## [Excerpted records]
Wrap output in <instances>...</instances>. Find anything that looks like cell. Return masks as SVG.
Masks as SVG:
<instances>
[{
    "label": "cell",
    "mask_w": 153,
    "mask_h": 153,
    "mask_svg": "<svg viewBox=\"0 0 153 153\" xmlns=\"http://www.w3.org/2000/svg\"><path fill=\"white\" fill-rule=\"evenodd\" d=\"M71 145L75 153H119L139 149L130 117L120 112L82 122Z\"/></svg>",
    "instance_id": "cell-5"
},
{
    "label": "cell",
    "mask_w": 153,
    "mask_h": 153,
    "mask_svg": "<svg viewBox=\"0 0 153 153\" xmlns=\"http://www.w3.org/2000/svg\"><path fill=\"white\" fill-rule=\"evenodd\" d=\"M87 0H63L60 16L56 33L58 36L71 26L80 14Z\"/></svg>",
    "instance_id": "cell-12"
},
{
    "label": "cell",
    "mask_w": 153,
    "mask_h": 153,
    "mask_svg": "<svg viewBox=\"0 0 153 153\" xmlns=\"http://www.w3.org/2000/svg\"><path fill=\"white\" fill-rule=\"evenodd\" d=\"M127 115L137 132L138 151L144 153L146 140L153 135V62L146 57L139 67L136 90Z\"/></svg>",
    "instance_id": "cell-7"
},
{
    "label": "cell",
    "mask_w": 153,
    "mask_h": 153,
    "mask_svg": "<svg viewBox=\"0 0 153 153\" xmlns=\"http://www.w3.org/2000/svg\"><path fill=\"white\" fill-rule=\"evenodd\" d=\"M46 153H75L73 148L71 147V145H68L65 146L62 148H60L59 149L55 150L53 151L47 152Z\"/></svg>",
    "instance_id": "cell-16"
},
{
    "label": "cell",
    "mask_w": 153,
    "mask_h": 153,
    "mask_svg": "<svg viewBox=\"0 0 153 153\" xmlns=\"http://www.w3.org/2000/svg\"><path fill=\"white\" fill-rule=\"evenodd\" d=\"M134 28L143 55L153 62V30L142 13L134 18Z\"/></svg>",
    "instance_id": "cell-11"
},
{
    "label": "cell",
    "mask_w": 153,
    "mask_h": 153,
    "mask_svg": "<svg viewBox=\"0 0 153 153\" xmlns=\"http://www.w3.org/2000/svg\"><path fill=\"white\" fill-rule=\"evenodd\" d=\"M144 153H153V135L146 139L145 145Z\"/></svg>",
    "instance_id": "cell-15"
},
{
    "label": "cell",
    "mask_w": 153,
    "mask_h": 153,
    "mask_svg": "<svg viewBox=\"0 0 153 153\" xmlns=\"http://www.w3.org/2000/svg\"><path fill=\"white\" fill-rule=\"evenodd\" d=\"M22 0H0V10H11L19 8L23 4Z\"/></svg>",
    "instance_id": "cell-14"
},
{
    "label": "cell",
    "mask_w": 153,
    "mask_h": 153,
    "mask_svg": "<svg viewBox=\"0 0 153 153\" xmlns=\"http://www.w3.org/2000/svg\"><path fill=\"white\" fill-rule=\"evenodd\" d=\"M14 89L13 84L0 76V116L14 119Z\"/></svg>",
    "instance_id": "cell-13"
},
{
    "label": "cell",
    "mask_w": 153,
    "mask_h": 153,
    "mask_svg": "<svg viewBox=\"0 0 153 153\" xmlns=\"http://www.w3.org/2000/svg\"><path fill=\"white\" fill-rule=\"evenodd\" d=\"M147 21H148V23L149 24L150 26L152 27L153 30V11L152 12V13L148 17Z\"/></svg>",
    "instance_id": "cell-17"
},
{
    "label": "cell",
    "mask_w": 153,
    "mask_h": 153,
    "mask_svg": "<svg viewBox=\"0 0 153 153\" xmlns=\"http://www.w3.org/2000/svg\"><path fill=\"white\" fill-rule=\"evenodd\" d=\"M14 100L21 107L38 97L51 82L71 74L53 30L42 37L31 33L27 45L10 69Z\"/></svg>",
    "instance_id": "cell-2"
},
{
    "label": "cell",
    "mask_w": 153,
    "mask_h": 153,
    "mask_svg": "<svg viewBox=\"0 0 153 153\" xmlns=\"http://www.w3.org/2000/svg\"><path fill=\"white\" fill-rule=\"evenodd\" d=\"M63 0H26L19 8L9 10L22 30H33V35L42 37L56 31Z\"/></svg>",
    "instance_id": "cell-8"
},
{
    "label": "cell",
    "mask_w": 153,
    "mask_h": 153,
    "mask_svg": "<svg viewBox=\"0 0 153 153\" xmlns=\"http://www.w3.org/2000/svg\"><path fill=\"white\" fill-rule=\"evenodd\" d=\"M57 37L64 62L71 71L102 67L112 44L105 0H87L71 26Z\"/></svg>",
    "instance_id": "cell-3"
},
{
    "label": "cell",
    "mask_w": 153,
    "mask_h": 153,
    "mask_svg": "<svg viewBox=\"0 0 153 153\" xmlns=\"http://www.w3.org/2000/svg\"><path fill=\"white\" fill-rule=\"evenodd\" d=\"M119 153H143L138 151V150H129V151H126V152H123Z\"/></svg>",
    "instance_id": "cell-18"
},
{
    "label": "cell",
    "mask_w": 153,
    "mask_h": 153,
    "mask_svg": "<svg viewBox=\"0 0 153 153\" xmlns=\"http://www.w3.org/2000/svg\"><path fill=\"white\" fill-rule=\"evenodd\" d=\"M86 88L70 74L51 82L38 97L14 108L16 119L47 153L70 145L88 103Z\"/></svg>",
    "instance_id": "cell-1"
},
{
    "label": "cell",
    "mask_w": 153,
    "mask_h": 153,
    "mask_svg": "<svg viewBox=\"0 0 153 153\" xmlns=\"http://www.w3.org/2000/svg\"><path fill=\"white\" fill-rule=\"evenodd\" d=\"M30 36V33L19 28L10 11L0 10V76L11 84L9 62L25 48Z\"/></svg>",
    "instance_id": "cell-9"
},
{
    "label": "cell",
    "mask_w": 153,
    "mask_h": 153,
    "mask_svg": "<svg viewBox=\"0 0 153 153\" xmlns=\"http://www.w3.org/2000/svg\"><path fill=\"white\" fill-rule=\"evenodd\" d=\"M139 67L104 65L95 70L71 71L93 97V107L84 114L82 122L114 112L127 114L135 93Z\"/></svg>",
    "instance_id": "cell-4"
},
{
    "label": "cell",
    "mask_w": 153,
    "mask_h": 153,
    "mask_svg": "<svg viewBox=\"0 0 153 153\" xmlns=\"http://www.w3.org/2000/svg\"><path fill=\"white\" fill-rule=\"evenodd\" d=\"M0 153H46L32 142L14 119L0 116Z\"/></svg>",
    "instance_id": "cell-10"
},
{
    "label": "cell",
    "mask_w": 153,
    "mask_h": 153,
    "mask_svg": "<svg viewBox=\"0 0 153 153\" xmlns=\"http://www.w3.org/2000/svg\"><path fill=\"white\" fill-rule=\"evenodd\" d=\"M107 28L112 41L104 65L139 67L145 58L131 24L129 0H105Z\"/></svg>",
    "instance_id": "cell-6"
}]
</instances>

## [Exercise requirements]
Quote the whole listing above verbatim, keeping every line unchanged.

## [Final result]
Wrap output in <instances>...</instances>. Find anything that looks like cell. Return masks as SVG.
Masks as SVG:
<instances>
[{
    "label": "cell",
    "mask_w": 153,
    "mask_h": 153,
    "mask_svg": "<svg viewBox=\"0 0 153 153\" xmlns=\"http://www.w3.org/2000/svg\"><path fill=\"white\" fill-rule=\"evenodd\" d=\"M71 145L75 153H119L139 149L130 117L120 112L82 122Z\"/></svg>",
    "instance_id": "cell-5"
},
{
    "label": "cell",
    "mask_w": 153,
    "mask_h": 153,
    "mask_svg": "<svg viewBox=\"0 0 153 153\" xmlns=\"http://www.w3.org/2000/svg\"><path fill=\"white\" fill-rule=\"evenodd\" d=\"M87 0H63L60 16L56 33L58 36L71 26L80 14Z\"/></svg>",
    "instance_id": "cell-12"
},
{
    "label": "cell",
    "mask_w": 153,
    "mask_h": 153,
    "mask_svg": "<svg viewBox=\"0 0 153 153\" xmlns=\"http://www.w3.org/2000/svg\"><path fill=\"white\" fill-rule=\"evenodd\" d=\"M127 115L137 132L138 151L144 153L146 140L153 135V62L146 57L139 67L136 90Z\"/></svg>",
    "instance_id": "cell-7"
},
{
    "label": "cell",
    "mask_w": 153,
    "mask_h": 153,
    "mask_svg": "<svg viewBox=\"0 0 153 153\" xmlns=\"http://www.w3.org/2000/svg\"><path fill=\"white\" fill-rule=\"evenodd\" d=\"M46 153H75L73 148L71 147V145H68L65 146L62 148H60L59 149L55 150L53 151L47 152Z\"/></svg>",
    "instance_id": "cell-16"
},
{
    "label": "cell",
    "mask_w": 153,
    "mask_h": 153,
    "mask_svg": "<svg viewBox=\"0 0 153 153\" xmlns=\"http://www.w3.org/2000/svg\"><path fill=\"white\" fill-rule=\"evenodd\" d=\"M134 28L143 55L153 62V30L142 13L134 18Z\"/></svg>",
    "instance_id": "cell-11"
},
{
    "label": "cell",
    "mask_w": 153,
    "mask_h": 153,
    "mask_svg": "<svg viewBox=\"0 0 153 153\" xmlns=\"http://www.w3.org/2000/svg\"><path fill=\"white\" fill-rule=\"evenodd\" d=\"M144 153H153V135L146 139L145 145Z\"/></svg>",
    "instance_id": "cell-15"
},
{
    "label": "cell",
    "mask_w": 153,
    "mask_h": 153,
    "mask_svg": "<svg viewBox=\"0 0 153 153\" xmlns=\"http://www.w3.org/2000/svg\"><path fill=\"white\" fill-rule=\"evenodd\" d=\"M22 0H0V10H11L19 8L23 4Z\"/></svg>",
    "instance_id": "cell-14"
},
{
    "label": "cell",
    "mask_w": 153,
    "mask_h": 153,
    "mask_svg": "<svg viewBox=\"0 0 153 153\" xmlns=\"http://www.w3.org/2000/svg\"><path fill=\"white\" fill-rule=\"evenodd\" d=\"M14 89L13 84L0 76V116L14 119Z\"/></svg>",
    "instance_id": "cell-13"
},
{
    "label": "cell",
    "mask_w": 153,
    "mask_h": 153,
    "mask_svg": "<svg viewBox=\"0 0 153 153\" xmlns=\"http://www.w3.org/2000/svg\"><path fill=\"white\" fill-rule=\"evenodd\" d=\"M147 21H148V23L149 24L150 26L152 27L153 30V11L152 12V13L148 17Z\"/></svg>",
    "instance_id": "cell-17"
},
{
    "label": "cell",
    "mask_w": 153,
    "mask_h": 153,
    "mask_svg": "<svg viewBox=\"0 0 153 153\" xmlns=\"http://www.w3.org/2000/svg\"><path fill=\"white\" fill-rule=\"evenodd\" d=\"M14 100L21 107L38 97L51 82L71 74L53 30L42 37L31 33L27 45L10 69Z\"/></svg>",
    "instance_id": "cell-2"
},
{
    "label": "cell",
    "mask_w": 153,
    "mask_h": 153,
    "mask_svg": "<svg viewBox=\"0 0 153 153\" xmlns=\"http://www.w3.org/2000/svg\"><path fill=\"white\" fill-rule=\"evenodd\" d=\"M63 0H26L19 8L9 10L22 30H33V35L42 37L56 31Z\"/></svg>",
    "instance_id": "cell-8"
},
{
    "label": "cell",
    "mask_w": 153,
    "mask_h": 153,
    "mask_svg": "<svg viewBox=\"0 0 153 153\" xmlns=\"http://www.w3.org/2000/svg\"><path fill=\"white\" fill-rule=\"evenodd\" d=\"M57 37L64 62L71 71L102 67L112 44L105 0H87L71 26Z\"/></svg>",
    "instance_id": "cell-3"
},
{
    "label": "cell",
    "mask_w": 153,
    "mask_h": 153,
    "mask_svg": "<svg viewBox=\"0 0 153 153\" xmlns=\"http://www.w3.org/2000/svg\"><path fill=\"white\" fill-rule=\"evenodd\" d=\"M119 153H143L138 151V150H129V151H126V152H123Z\"/></svg>",
    "instance_id": "cell-18"
},
{
    "label": "cell",
    "mask_w": 153,
    "mask_h": 153,
    "mask_svg": "<svg viewBox=\"0 0 153 153\" xmlns=\"http://www.w3.org/2000/svg\"><path fill=\"white\" fill-rule=\"evenodd\" d=\"M86 88L70 74L51 82L38 97L14 108L16 119L47 153L70 145L88 103Z\"/></svg>",
    "instance_id": "cell-1"
},
{
    "label": "cell",
    "mask_w": 153,
    "mask_h": 153,
    "mask_svg": "<svg viewBox=\"0 0 153 153\" xmlns=\"http://www.w3.org/2000/svg\"><path fill=\"white\" fill-rule=\"evenodd\" d=\"M30 36V33L19 28L10 11L0 10V76L11 84L9 62L25 48Z\"/></svg>",
    "instance_id": "cell-9"
},
{
    "label": "cell",
    "mask_w": 153,
    "mask_h": 153,
    "mask_svg": "<svg viewBox=\"0 0 153 153\" xmlns=\"http://www.w3.org/2000/svg\"><path fill=\"white\" fill-rule=\"evenodd\" d=\"M139 67L104 65L95 70L71 71L93 97V107L84 114L82 122L114 112L127 114L135 93Z\"/></svg>",
    "instance_id": "cell-4"
},
{
    "label": "cell",
    "mask_w": 153,
    "mask_h": 153,
    "mask_svg": "<svg viewBox=\"0 0 153 153\" xmlns=\"http://www.w3.org/2000/svg\"><path fill=\"white\" fill-rule=\"evenodd\" d=\"M0 153H46L32 142L14 119L0 116Z\"/></svg>",
    "instance_id": "cell-10"
},
{
    "label": "cell",
    "mask_w": 153,
    "mask_h": 153,
    "mask_svg": "<svg viewBox=\"0 0 153 153\" xmlns=\"http://www.w3.org/2000/svg\"><path fill=\"white\" fill-rule=\"evenodd\" d=\"M107 28L112 41L104 65L139 67L145 58L131 24L129 0H105Z\"/></svg>",
    "instance_id": "cell-6"
}]
</instances>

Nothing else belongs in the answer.